В последнее время он и без словаря чувствовал, что любить значит жалеть. Он смотрел, как Анна прихорашивается, молодится и — жалел ее, жалел. Анна воспринимала годы, не обманывая ни себя, ни других, все, что она делала, она делала честно и прочно, ей всегда было столько лет, сколько было, и ее женские ухищрения перед зеркалом отличались какой-то стратегической продуманностью. Иногда Иванов, умиляясь, обнимал жену со спины:

— Как учит нас товарищ Буденный — вся-то наша жизня есть борьба!..

— Буденный не дурак, если он так учит, — спокойно говорила Анна, подсиняя опущенные веки.

Больше всего не любила Анна быть неприбранной. Когда она хворала — на тумбочке у постели оказывались прежде всяких лекарств зеркальце, щетка и пенальчик с кремами, который Иванов называл палитрой художницы-передвижницы. И он в воображении своем отдалял, отдалял страшный час, когда, возможно, лекарства лягут на тумбочку прежде пенальчика. Горло его сжималось. Не Анна, а он боялся годов…

Они помыли посуду, Анна плескалась в ванной, вышла, обмотав голову полотенцем, и уснула вмиг. Анна спала ровно, глубоко, от нее исходило чистое тепло ночного покоя.
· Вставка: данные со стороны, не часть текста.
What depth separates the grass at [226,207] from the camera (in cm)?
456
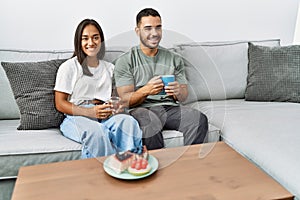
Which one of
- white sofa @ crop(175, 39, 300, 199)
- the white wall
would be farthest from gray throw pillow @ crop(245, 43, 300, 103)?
the white wall

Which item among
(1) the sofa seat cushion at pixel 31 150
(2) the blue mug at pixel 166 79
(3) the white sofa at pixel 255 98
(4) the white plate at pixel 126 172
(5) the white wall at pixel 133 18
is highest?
Result: (5) the white wall at pixel 133 18

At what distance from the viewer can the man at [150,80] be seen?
4.58 feet

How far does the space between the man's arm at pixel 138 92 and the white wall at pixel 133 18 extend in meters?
0.86

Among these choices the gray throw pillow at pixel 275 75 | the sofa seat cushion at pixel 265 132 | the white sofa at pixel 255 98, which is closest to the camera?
the sofa seat cushion at pixel 265 132

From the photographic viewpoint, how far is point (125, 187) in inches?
46.7

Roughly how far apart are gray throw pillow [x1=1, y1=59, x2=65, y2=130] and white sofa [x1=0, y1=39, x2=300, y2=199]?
57 millimetres

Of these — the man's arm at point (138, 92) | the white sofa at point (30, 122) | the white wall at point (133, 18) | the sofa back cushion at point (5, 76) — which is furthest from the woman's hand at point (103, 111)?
the white wall at point (133, 18)

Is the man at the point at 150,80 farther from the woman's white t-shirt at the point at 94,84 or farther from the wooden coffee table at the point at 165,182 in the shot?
the wooden coffee table at the point at 165,182

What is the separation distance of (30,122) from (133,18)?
1.09m

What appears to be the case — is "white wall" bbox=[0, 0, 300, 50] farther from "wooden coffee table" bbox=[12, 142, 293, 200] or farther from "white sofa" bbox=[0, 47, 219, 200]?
"wooden coffee table" bbox=[12, 142, 293, 200]

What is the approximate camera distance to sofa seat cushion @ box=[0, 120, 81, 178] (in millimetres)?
1532

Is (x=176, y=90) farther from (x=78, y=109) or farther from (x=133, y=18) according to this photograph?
(x=133, y=18)

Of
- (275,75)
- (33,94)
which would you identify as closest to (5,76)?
(33,94)

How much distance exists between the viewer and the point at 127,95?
1405 mm
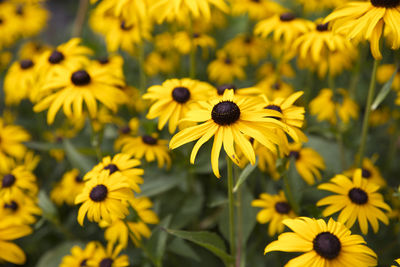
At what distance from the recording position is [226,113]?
0.93 m

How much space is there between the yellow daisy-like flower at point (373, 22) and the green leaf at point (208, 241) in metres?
0.71

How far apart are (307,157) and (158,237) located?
2.11 ft

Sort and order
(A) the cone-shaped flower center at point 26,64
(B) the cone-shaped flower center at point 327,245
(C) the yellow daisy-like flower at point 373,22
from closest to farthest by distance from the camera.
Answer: (B) the cone-shaped flower center at point 327,245 < (C) the yellow daisy-like flower at point 373,22 < (A) the cone-shaped flower center at point 26,64

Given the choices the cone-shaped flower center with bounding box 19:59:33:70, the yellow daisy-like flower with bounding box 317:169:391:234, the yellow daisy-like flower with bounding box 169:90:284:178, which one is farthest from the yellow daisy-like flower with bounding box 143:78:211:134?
the cone-shaped flower center with bounding box 19:59:33:70

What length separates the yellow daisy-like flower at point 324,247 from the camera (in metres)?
0.80

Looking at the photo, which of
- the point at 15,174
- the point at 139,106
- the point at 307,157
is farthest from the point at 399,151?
the point at 15,174

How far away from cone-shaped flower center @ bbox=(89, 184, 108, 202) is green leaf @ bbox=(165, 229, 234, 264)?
21 centimetres

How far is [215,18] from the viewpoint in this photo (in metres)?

А Иванов лежал на спине, изредка косясь на нее и — жалея, жалея…

На что ушла жизнь? И почему эта мысль так больно полоснула его именно сейчас, когда свалился Володька, рухнул, как крыша, о надежности которой никто не думает, пока она есть. А ведь именно потому, что был Володька, Иванову жилось вольготно. А почему Володька был крышей? А потому, что существовал, имелся, был в наличии.

— Защита гнетом, — как-то сказала Анна, не осуждая и не одобряя, сказала, как поставила диагноз.

Иванов вспыхнул изнутри, озлился, но сделал вид, что не понимает:

— Какая еще защита гнетом?

Анна улыбнулась:

— Когда я тебе делаю творог, я прикрываю дуршлаг крышкой, но затем ставлю на нее утюг…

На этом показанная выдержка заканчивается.